== Dataset

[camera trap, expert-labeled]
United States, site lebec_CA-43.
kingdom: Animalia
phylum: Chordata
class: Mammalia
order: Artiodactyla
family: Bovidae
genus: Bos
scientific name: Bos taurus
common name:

====

Each line of the data is to be retyped exactly.

◆ Result ◆
[camera trap, expert-labeled]
United States, site lebec_CA-43.
kingdom: Animalia
phylum: Chordata
class: Mammalia
order: Artiodactyla
family: Bovidae
genus: Bos
scientific name: Bos taurus
common name:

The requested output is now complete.